Les liens de plus en plus évidents entre les Jeux olympiques et l’industrie de guerre complètent le tableau des contradictions. Comme le rappelle Greenpeace, Leonardo, géant de l'armement accusé d'être parmi les complices du génocide de Gaza, est l'un des sponsors officiels de Milano Cortina 2026. Cette alliance contraste profondément avec les principes de paix et d'amitié qui devraient caractériser chaque événement olympique.

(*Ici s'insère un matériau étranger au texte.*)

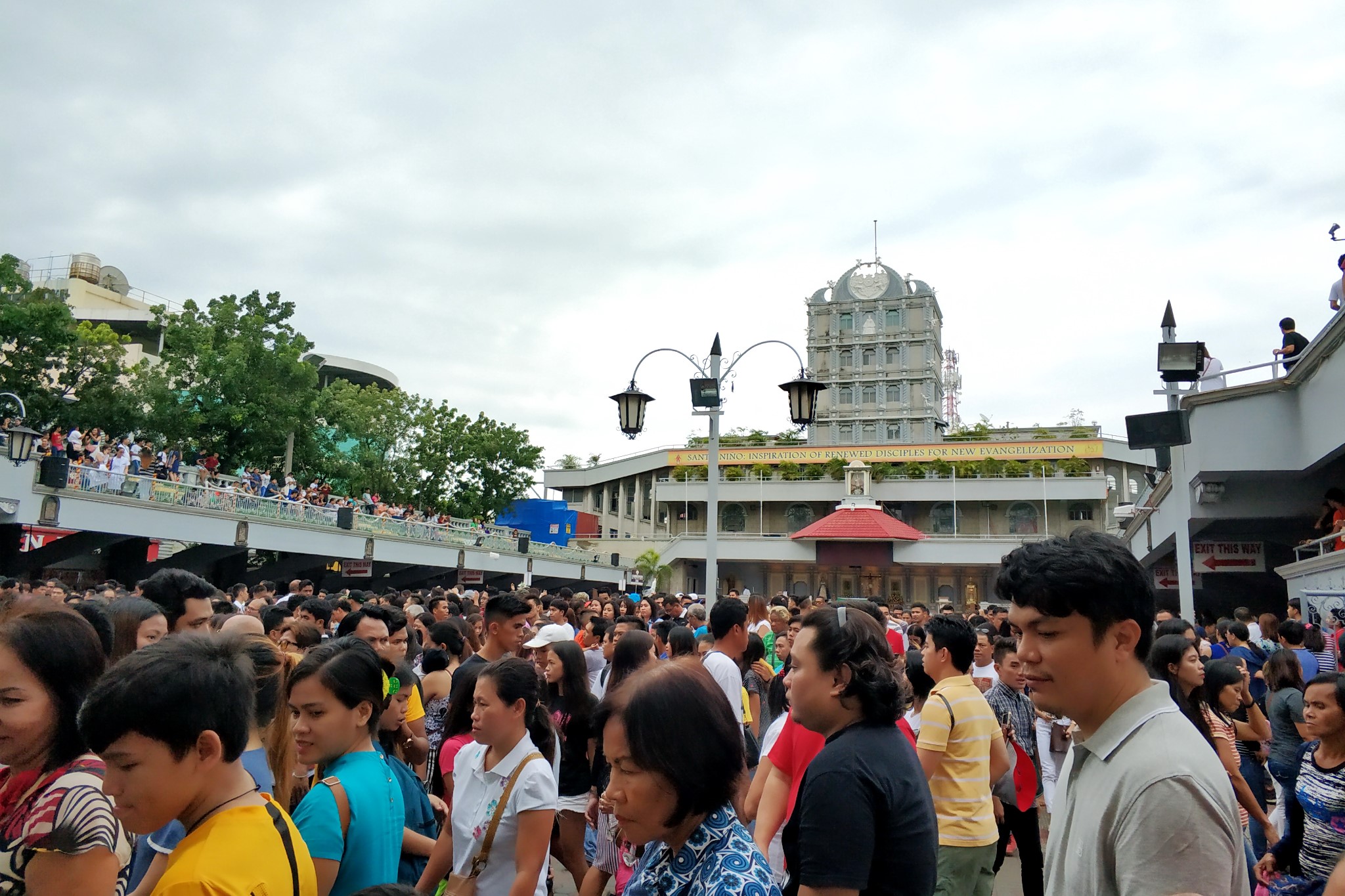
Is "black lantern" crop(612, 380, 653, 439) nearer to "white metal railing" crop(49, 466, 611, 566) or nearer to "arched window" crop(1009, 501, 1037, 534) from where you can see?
"white metal railing" crop(49, 466, 611, 566)

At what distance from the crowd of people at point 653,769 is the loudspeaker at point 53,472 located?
16229 mm

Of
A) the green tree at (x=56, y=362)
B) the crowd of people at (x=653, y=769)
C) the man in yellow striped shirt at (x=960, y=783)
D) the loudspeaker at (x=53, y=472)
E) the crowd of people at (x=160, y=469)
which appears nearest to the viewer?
the crowd of people at (x=653, y=769)

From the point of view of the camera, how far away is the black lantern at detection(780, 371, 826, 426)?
37.7 feet

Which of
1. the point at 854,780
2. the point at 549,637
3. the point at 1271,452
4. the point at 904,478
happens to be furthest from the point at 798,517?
the point at 854,780

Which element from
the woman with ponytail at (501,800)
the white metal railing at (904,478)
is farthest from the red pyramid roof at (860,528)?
the woman with ponytail at (501,800)

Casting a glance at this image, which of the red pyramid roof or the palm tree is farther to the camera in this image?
the palm tree

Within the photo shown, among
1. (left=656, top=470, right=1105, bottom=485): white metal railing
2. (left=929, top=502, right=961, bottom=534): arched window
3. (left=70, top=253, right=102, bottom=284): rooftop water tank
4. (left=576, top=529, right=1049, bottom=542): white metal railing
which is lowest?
(left=576, top=529, right=1049, bottom=542): white metal railing

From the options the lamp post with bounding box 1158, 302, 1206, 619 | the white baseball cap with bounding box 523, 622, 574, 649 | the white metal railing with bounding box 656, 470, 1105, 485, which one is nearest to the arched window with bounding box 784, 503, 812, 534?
the white metal railing with bounding box 656, 470, 1105, 485

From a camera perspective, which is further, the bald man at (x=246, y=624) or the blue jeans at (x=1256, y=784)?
the blue jeans at (x=1256, y=784)

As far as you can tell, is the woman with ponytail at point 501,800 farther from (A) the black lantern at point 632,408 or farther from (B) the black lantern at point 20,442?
(B) the black lantern at point 20,442

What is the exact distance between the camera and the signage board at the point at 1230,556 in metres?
17.5

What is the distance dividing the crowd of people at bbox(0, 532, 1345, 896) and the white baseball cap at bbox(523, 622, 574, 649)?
730mm

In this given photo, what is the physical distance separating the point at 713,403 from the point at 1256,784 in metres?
8.14

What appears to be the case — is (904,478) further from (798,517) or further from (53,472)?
(53,472)
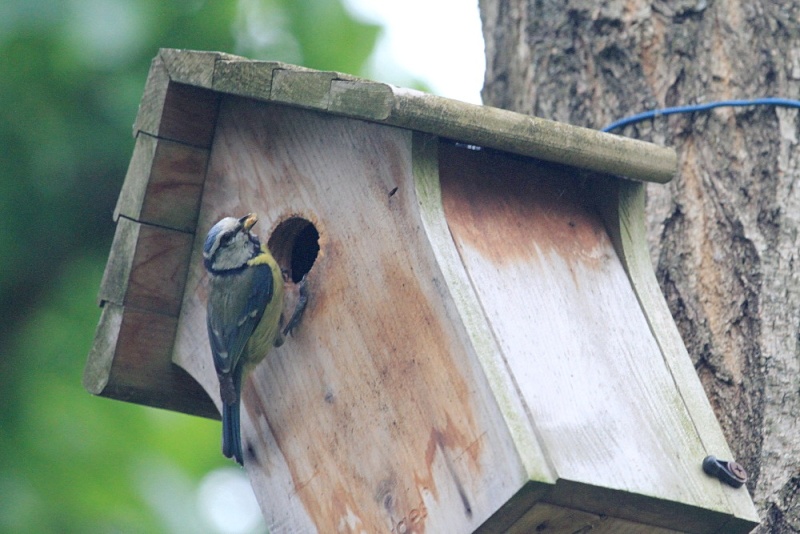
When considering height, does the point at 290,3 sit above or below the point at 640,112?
above

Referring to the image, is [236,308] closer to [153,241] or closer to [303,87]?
[153,241]

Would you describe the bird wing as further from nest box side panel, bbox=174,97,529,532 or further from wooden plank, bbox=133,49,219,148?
wooden plank, bbox=133,49,219,148

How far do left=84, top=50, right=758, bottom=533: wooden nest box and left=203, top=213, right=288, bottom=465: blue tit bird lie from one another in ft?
0.14

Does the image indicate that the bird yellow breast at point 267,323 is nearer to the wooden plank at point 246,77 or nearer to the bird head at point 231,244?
the bird head at point 231,244

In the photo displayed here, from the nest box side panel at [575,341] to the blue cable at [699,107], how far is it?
592mm

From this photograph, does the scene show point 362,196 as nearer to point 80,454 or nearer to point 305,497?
point 305,497

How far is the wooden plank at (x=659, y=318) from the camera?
218 cm

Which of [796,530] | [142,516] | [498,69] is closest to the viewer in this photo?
[796,530]

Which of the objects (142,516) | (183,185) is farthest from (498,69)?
(142,516)

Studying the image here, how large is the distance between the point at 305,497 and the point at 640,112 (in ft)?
4.60

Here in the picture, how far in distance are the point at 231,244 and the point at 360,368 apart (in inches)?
21.2

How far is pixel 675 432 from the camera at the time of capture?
2.23 metres

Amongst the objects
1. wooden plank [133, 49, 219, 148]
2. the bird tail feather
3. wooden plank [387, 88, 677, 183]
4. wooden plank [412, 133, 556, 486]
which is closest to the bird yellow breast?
the bird tail feather

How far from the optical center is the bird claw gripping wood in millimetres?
2482
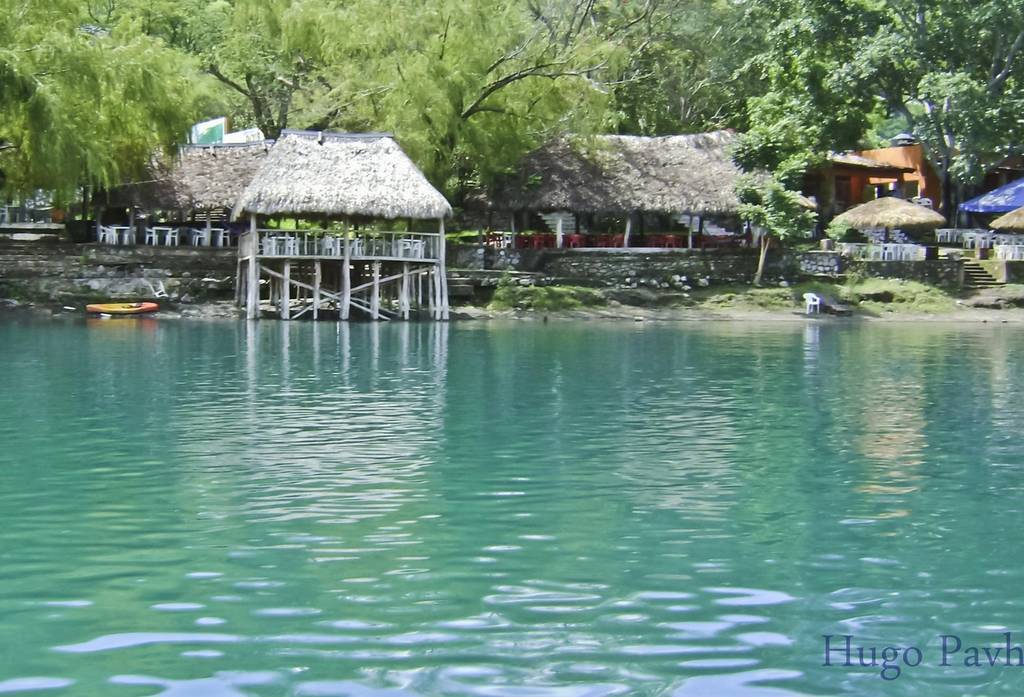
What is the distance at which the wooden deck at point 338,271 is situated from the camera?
34.8 metres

Ce n’est pas seulement cela qui suscite des inquiétudes. Malgré la décision initiale d'exclure les athlètes russes et biélorusses en raison de leur lien avec la guerre en Ukraine, le Comité olympique a plutôt réaffirmé la légitimité de la participation israélienne, malgré les accusations internationales de crimes de guerre. La politique des sponsors et des athlètes participants soulève des questions sur la capacité réelle des Jeux à promouvoir des valeurs de paix et de solidarité.
Le parrainage d'Eni
Parmi les principaux sponsors des Jeux – souligne encore Greenpeace – se trouve Eni, le géant italien du pétrole et du gaz, accusé d'être l'un des principaux responsables des émissions de gaz à effet de serre qui contribuent à la réduction de la neige et des glaciers alpins dont dépendent les sports d'hiver eux-mêmes. Avec 395 millions de tonnes de CO2 émises chaque année, Eni met en danger l'avenir des Jeux olympiques eux-mêmes. On estime qu'à long terme ses émissions pourraient faire fondre plus de 50 % des glaciers alpins italiens, des dommages qui compromettraient à jamais la praticabilité des sports d'hiver.
Malgré ses affirmations en matière de durabilité, Eni continue d'investir massivement dans les combustibles fossiles. Pour chaque euro investi dans la division « verte », elle en dépense 7,7 dans le secteur pétrolier et gazier, démontrant ainsi que la durabilité n'est qu'une façade.
Bref, à quelques jours du début des Jeux d'hiver de 2026, nous nous retrouvons avec Milan Cortina face à une longue liste de contradictions qu'on ne peut ignorer. Les promesses d’un événement durable et inclusif ont été balayées par de nombreux mauvais choix et il convient désormais d’appeler le Comité international olympique à relever le défi de libérer les Jeux olympiques des intérêts polluants et des motivations économiques qui étouffent leur essence même.
Milano Cortina 2026 pourrait être l'occasion de démontrer que le sport peut véritablement être un symbole de paix et de durabilité, mais sommes-nous encore dans le temps ?
La réponse d'Eni
(…) nous réitérons qu'Eni partage l'importance de la lutte contre le changement climatique et continuera à investir dans la transition énergétique, comme le démontrent les investissements continus et croissants, visant une voie de décarbonation progressive qui conduira à zéro émission nette d'ici 2050, également à travers l'augmentation progressive de sa production à faible et zéro carbone, qui d'ici 2025 pourra compter sur 5,8 GW de capacité renouvelable installée et 1,65 million de tonnes/an de capacité de raffinage de biocarburants).
Nous rejetons, en tout cas, tout rapport qui utilise des bases scientifiques pour parvenir à des attributions de responsabilité de manière méthodologiquement incorrecte et sans fondement scientifique ou juridique.